Earlier this week I merged the gEDA Scheme API that I've been working on since late 2009 into the main gEDA unstable branch. It's been a pretty great chunk of work, and I'm glad to have been able to get it into a state where it's generally useful. It's been pretty fun working out how to answer users' feature requests on gEDA-user with a short Scheme function, too! Hopefully people will take this new feature and do cool things with it.
One of the main obstacles to doing cool things with the new Scheme API is that it's difficult to modify key bindings on the fly — gschem doesn't have any equivalent to Emacs' global-set-key, for example. That makes it hard for e.g. an rc file or Scheme plugin loaded after system-gschemrc to add new keybindings or modify existing ones. There's also only a single keymap, so there's no possibility for user-modifiable state-specific keymaps (e.g. for binding keys that the user presses while placing a symbol).
While on the subject of keybindings, the way gschem currently displays keybindings in the menu bar is a little bit rubbish — for example, it would be good to display "]" instead of "bracketright", and "o S" instead of "oShift S". It's also a shame that we don't support a wider range of modifier keys, including "super" ("⊞" on most keyboards).

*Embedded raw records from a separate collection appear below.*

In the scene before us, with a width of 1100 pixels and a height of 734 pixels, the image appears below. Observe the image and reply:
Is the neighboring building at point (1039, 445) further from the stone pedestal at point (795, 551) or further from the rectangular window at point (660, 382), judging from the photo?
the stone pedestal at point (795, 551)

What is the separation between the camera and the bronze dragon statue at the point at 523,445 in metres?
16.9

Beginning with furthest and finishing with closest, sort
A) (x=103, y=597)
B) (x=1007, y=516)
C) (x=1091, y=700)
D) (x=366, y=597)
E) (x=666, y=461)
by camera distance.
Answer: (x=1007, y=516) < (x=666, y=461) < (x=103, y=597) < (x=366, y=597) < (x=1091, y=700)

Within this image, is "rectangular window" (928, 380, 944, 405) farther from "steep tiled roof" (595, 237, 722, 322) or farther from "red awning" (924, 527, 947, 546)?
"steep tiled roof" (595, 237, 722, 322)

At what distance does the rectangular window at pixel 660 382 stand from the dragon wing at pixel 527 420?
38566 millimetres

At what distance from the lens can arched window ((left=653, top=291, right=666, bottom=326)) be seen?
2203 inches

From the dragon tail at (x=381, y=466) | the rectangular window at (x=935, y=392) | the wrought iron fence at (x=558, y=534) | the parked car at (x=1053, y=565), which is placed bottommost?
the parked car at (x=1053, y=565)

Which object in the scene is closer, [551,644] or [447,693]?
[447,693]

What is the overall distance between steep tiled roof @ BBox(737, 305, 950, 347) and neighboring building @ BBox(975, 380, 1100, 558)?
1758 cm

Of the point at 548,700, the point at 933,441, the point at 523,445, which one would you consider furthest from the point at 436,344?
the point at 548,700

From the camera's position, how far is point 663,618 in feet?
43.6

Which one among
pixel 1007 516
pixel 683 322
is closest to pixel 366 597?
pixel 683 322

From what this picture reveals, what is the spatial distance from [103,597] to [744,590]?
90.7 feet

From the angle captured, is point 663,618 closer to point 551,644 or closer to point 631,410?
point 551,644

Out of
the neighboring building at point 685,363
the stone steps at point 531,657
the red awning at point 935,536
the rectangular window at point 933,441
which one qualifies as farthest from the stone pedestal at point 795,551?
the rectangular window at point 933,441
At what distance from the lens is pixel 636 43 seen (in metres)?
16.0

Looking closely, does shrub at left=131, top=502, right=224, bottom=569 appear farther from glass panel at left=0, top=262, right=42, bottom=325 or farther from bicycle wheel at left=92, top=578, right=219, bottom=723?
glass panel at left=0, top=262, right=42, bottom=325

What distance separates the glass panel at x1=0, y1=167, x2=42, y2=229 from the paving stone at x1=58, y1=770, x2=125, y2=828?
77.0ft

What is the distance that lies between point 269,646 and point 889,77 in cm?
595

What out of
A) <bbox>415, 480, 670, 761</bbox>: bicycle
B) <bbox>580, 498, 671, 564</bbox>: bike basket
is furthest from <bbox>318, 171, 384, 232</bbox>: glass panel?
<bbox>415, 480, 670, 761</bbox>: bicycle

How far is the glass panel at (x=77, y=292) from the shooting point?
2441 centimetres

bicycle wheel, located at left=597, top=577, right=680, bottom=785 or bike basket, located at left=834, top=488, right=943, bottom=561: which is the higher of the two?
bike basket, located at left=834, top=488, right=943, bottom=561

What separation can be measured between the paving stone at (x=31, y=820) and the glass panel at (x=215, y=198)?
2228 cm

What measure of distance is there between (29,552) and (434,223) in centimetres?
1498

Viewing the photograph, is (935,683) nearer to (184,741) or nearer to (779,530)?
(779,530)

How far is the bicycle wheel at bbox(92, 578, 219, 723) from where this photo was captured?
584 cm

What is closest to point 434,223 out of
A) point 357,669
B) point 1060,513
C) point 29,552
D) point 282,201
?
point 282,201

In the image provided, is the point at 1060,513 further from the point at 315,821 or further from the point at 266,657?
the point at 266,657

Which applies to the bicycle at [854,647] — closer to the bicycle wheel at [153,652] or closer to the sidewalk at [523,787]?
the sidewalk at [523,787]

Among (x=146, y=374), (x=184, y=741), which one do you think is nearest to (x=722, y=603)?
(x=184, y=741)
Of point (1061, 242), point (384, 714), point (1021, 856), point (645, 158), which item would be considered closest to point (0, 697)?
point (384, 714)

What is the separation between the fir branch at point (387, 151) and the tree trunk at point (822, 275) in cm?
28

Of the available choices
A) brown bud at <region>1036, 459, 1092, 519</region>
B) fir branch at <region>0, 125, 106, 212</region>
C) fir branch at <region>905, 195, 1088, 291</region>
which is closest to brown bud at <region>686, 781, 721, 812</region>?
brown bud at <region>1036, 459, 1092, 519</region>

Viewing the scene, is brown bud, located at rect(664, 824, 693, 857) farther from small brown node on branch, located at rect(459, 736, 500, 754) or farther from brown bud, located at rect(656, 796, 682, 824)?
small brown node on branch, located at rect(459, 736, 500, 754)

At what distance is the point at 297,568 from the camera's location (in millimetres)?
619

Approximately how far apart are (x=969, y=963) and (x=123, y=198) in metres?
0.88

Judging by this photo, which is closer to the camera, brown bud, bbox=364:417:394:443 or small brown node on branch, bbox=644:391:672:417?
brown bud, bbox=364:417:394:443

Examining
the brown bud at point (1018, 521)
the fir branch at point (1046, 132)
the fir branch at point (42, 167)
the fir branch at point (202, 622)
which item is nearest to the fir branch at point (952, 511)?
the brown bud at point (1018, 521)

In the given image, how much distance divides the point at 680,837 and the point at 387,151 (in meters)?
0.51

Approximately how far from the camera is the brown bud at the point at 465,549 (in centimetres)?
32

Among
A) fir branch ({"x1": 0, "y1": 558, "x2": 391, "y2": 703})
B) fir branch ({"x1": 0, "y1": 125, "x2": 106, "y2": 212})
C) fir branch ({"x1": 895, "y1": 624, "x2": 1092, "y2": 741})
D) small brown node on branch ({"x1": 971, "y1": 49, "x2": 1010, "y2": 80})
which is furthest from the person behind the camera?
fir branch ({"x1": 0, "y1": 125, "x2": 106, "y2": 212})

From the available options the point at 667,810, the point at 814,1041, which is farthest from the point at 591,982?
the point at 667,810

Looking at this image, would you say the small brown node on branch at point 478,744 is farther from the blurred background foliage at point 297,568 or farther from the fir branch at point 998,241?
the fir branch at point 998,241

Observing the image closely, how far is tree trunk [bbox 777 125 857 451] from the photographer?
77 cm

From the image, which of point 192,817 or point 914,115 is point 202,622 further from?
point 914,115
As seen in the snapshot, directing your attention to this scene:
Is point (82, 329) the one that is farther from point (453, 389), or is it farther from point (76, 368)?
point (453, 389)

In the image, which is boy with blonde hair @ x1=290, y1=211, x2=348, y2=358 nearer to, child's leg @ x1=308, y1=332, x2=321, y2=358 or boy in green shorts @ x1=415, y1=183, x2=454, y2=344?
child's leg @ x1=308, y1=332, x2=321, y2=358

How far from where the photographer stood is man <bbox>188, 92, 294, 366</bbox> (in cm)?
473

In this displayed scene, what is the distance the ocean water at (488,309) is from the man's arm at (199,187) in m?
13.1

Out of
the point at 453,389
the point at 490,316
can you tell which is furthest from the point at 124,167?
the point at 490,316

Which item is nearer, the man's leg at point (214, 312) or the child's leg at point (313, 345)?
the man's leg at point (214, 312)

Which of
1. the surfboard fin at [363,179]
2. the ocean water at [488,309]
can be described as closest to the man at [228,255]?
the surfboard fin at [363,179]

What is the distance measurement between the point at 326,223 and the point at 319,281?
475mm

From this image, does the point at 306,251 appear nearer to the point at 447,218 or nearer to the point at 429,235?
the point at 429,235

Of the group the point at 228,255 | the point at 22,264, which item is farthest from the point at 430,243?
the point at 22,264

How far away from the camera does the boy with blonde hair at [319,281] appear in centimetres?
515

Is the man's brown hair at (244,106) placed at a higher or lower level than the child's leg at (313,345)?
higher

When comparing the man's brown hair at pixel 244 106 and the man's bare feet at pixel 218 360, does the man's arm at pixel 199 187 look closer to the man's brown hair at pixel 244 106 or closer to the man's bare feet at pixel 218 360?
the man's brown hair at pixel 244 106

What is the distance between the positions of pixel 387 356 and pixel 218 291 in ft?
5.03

I'm planning to fix all these issues by adding a comprehensive set of Scheme functions for working with keys, key sequences and key bindings to gschem. Keymaps will probably become a hashtable-based record type, and there will be functions for creating a key sequence from a string and vice versa. There will also be a function for obtaining a "pretty" string describing a key, suitable for displaying in a menu or in the status line.